The Canadian economy is stuck in neutral, dragged down by debt-laden households and deficit-fighting governments, Toronto-Dominion Bank said in its quarterly forecast released today.
"Canada’s economy is stuck in a soft patch," the bank's economics team said. "Fatigued households and debt-laden governments have recently been shifting their attention to restraint. Meanwhile, a weak global environment and an elevated exchange rate are weighing on the export sector."
They're all adding up to keeping Canada's economy in a funk, with growth below two per cent and unemployment above seven per cent for the next while, the bank says.
"With no engine firing on all cylinders," TD says it expects Canada's economy will grow by 1.8 per cent this year, before moving slightly above two per cent in 2013 and 2014. "Canada’s economy appears to be at a crossroads."
Government and household spending accounted for roughly 90 per cent of Canada's GDP last year, and those two factors show no signs of being able to pick the economy up by its bootstraps anytime soon.
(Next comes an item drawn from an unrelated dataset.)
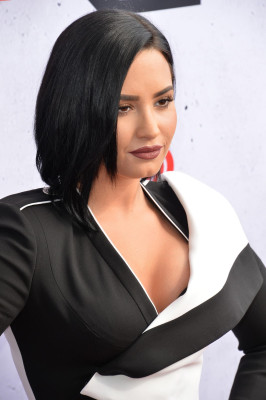 Demi Lovato pic #879736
Household debt has hit a record of 152 per cent of disposable income, and government debt-to-GDP ratios have risen considerably in recent years, especially at the provincial level.
"With the household and government sectors preoccupied with repairing their balance sheets, the stage is set for Canada’s export-oriented business sector to step up to help sustain Canada’s expansion," the bank says.
Canadian corporations have quietly amassed significant amounts of cash in recent years. That should serve them well to invest now, with the Canadian dollar strong.
Gradual progress against the major international headwinds such as the ongoing European financial crisis, an anemic U.S. recovery and slowing emerging economies should improve Canadian exporters' performance, but not until early 2013, the bank warns.
"Overall, corporate profits are likely to advance at a healthy five to seven per cent pace over 2013 and 2014 on the back of improved global demand," TD said.
On the housing front, the bank says it looks like the correction is underway, driven by a sharp slowdown in the Vancouver market. "The tide seems to have finally turned."
TD expects the slowdown will become more broad-based after the government recently moved, for a fourth time, to tighten the rules surrounding who qualifies for a mortgage.
"The economy is now left with a debt overhang and an overbuilt, overpriced housing market," TD said. The bank estimates that on average, Canada's housing market is likely about 10 per cent overpriced, and is due for a slow, gradual correction.
"The adjustment is expected to occur gradually over the next [two or three] years, which should be quite manageable for most Canadian households," TD said.